As hedge fund activism surges across global markets, JPMorgan Chase is significantly expanding its shareholder engagement and activism defence capabilities, with the firm adding two MDs to its global shareholder engagement and M&A capital markets group, according to a report by Reuters.
The report cites an internal memo as revealing that the two additions are Duncan Herrington from Jasper Street Partners and Lyndon Park from ICR Shareholder Advisory. Brian Frank, a longtime JPMorgan executive with deep ties to event-driven trading and capital markets, is also joining the unit, which
Has recently defended Walt Disney from Nelson Peltz’s Trian Fund, assisted BlackRock against Saba Capital’s challenge to its closed-end funds, and helped Matthews International repel a board challenge from Barington Capital Group.
JPMorgan’s move reflects the sharp increase in activist campaigns: last year saw a record number of activist entries, with 45 investors launching campaigns for the first time, according to data from Barclays.

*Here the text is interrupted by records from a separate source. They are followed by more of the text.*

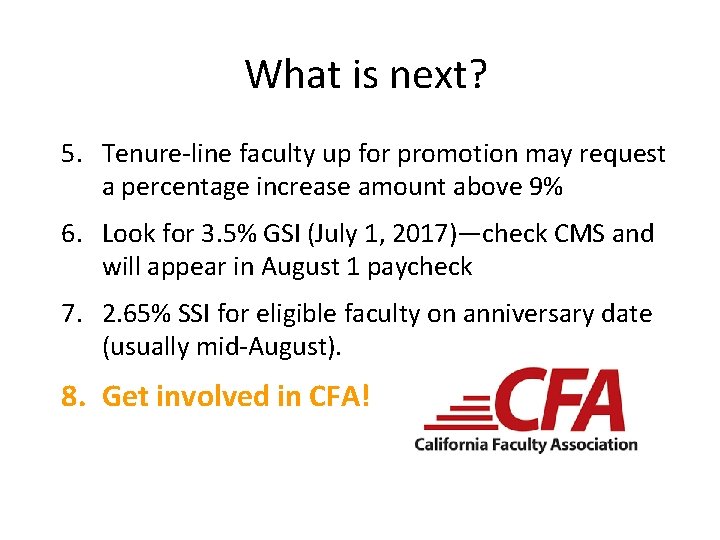 What is next?

5. Tenure-line faculty up for promotion may request a percentage increase amount above 9%

6. Look for 3.5% GSI (July 1, 2017)—check CMS and will appear in August 1 paycheck

7. 2.65% SSI for eligible faculty on anniversary date (usually mid-August).

8. Get involved in CFA!

CFA
California Faculty Association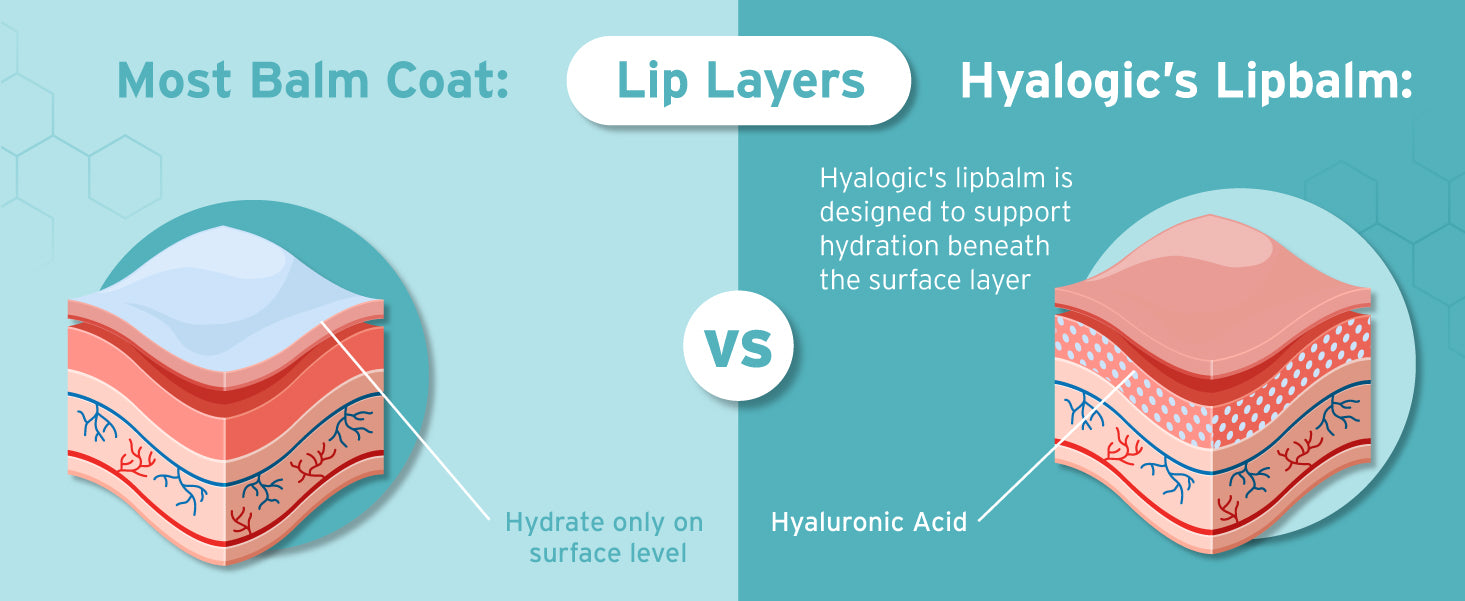 Most Balm Coat:

Lip Layers

Hyalogic's Lipbalm:

Hyalogic's lipbalm is designed to support hydration beneath the surface layer

VS

Hydrate only on surface level

Hyaluronic Acid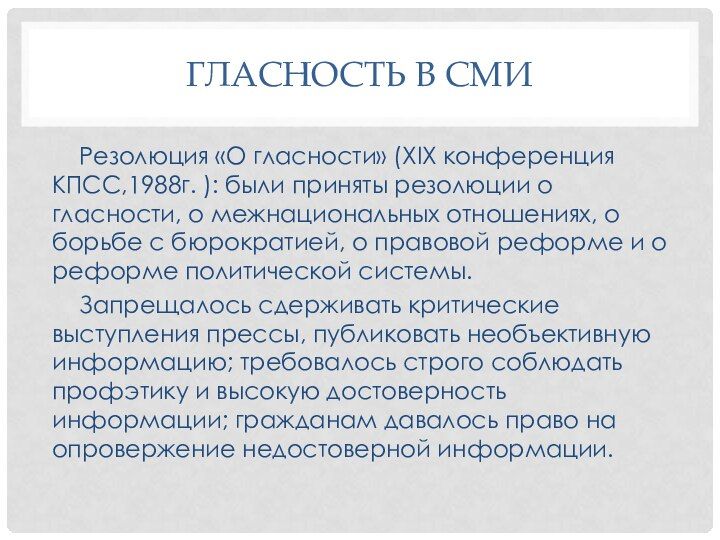 ГЛАСНОСТЬ В СМИ

Резолюция «О гласности» (XIX конференция КПСС,1988г. ): были приняты резолюции о гласности, о межнациональных отношениях, о борьбе с бюрократией, о правовой реформе и о реформе политической системы.

Запрещалось сдерживать критические выступления прессы, публиковать необъективную информацию; требовалось строго соблюдать профэтику и высокую достоверность информации; гражданам давалось право на опровержение недостоверной информации.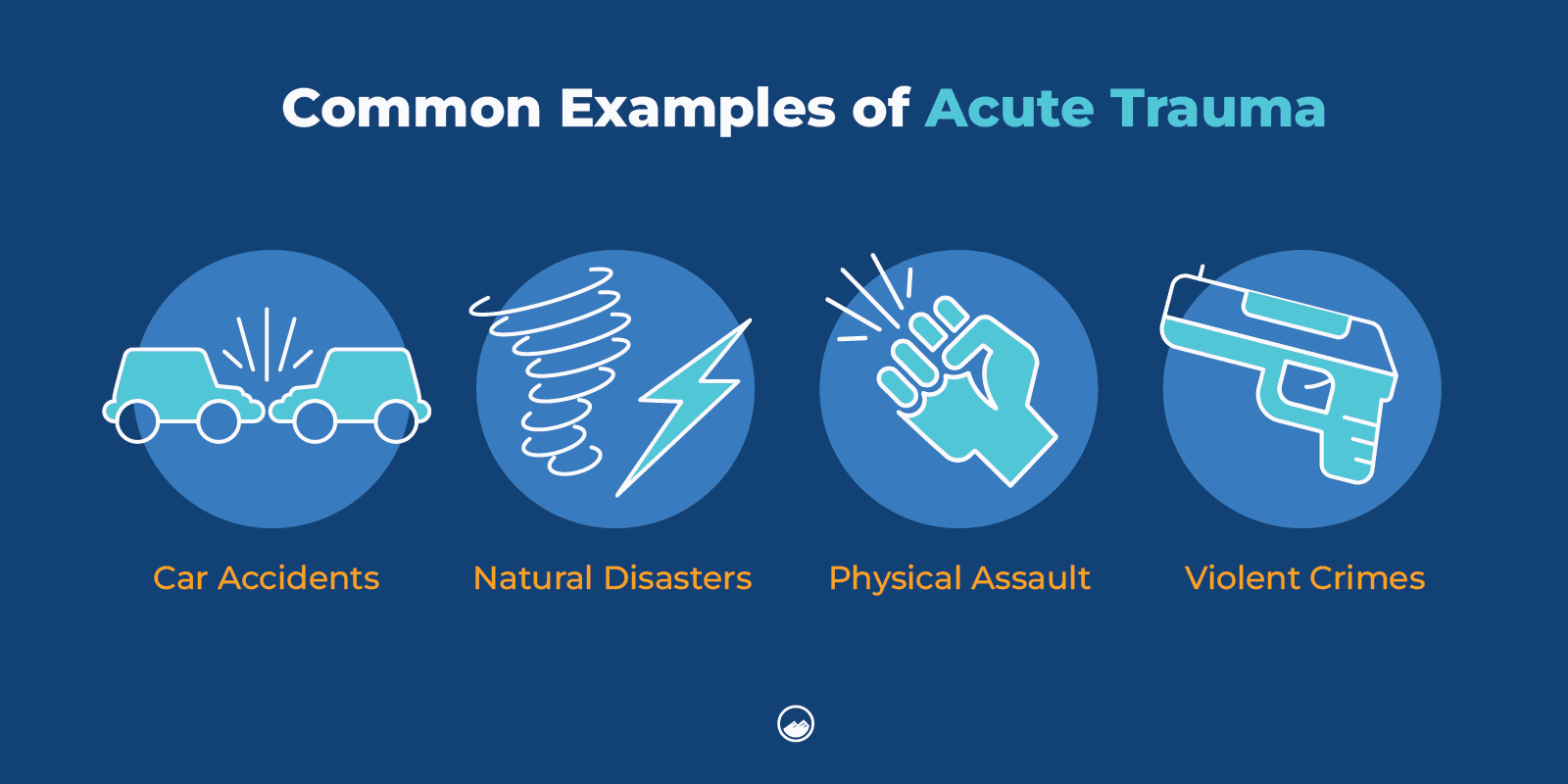 Common Examples of Acute Trauma

Car Accidents

Natural Disasters

Physical Assault

Violent Crimes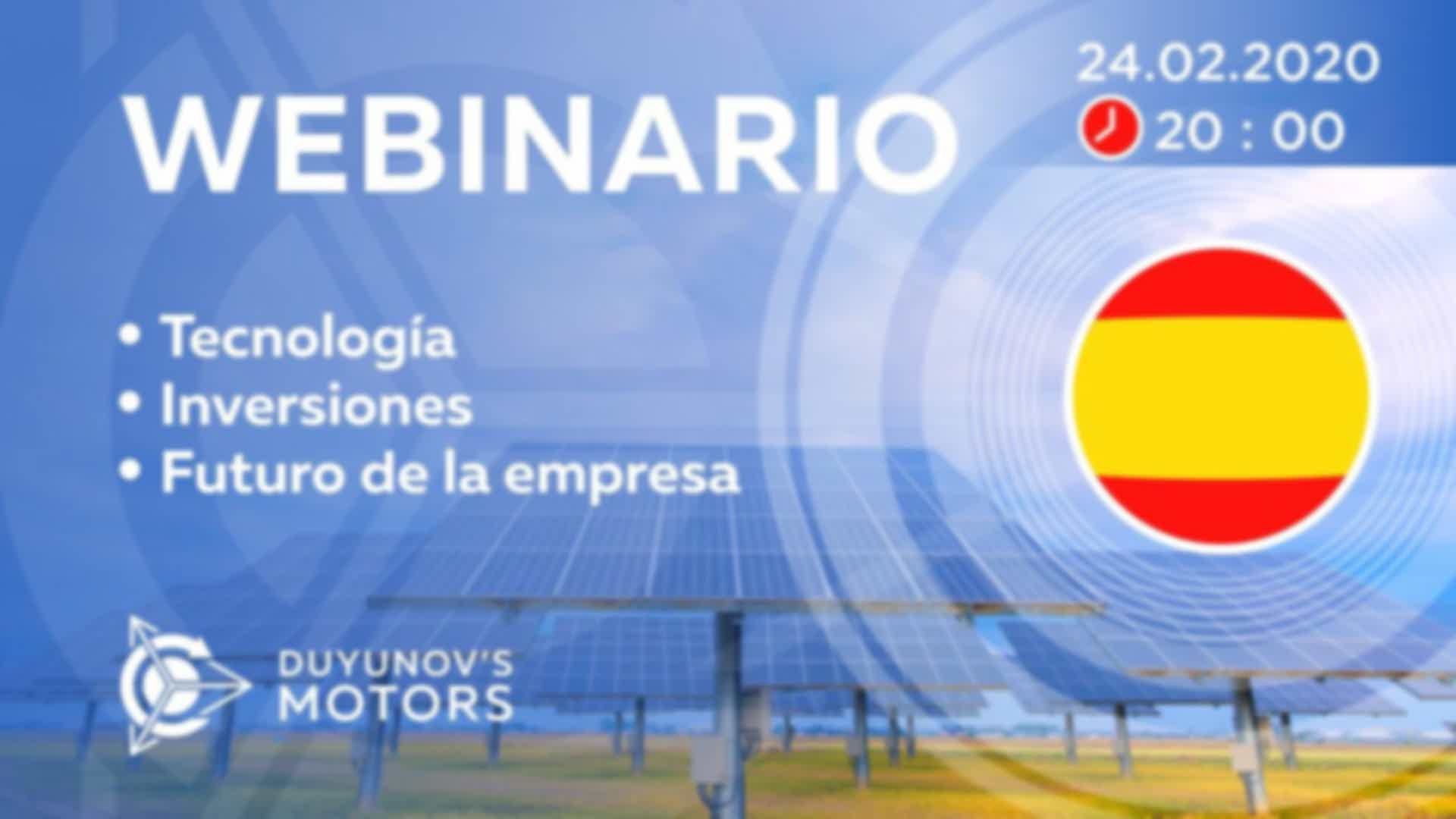 WEBINARIO

24.02.2020
20 : 00

• Tecnología
• Inversiones
• Futuro de la empresa

DUYUNOV'S
MOTORS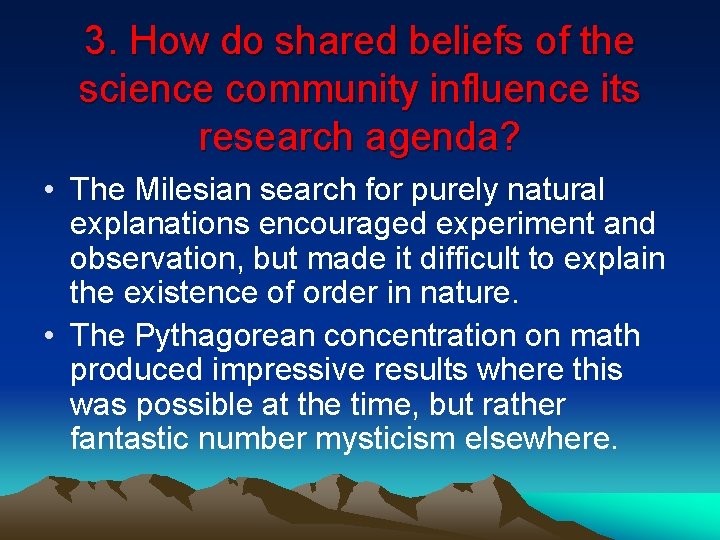 3. How do shared beliefs of the science community influence its research agenda?

• The Milesian search for purely natural explanations encouraged experiment and observation, but made it difficult to explain the existence of order in nature.

• The Pythagorean concentration on math produced impressive results where this was possible at the time, but rather fantastic number mysticism elsewhere.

For hedge funds, JPMorgan’s growing team represents both a formidable gatekeeper and a potential tactical partner—particularly in complex proxy fights and event-driven situations. The trend also reflects how activism defence, once seen as a niche advisory service, has become big business. With top-tier banks like Goldman Sachs and Bank of America also aggressively bolstering their own activist advisory arms, the competition for corporate mandates has never been fiercer.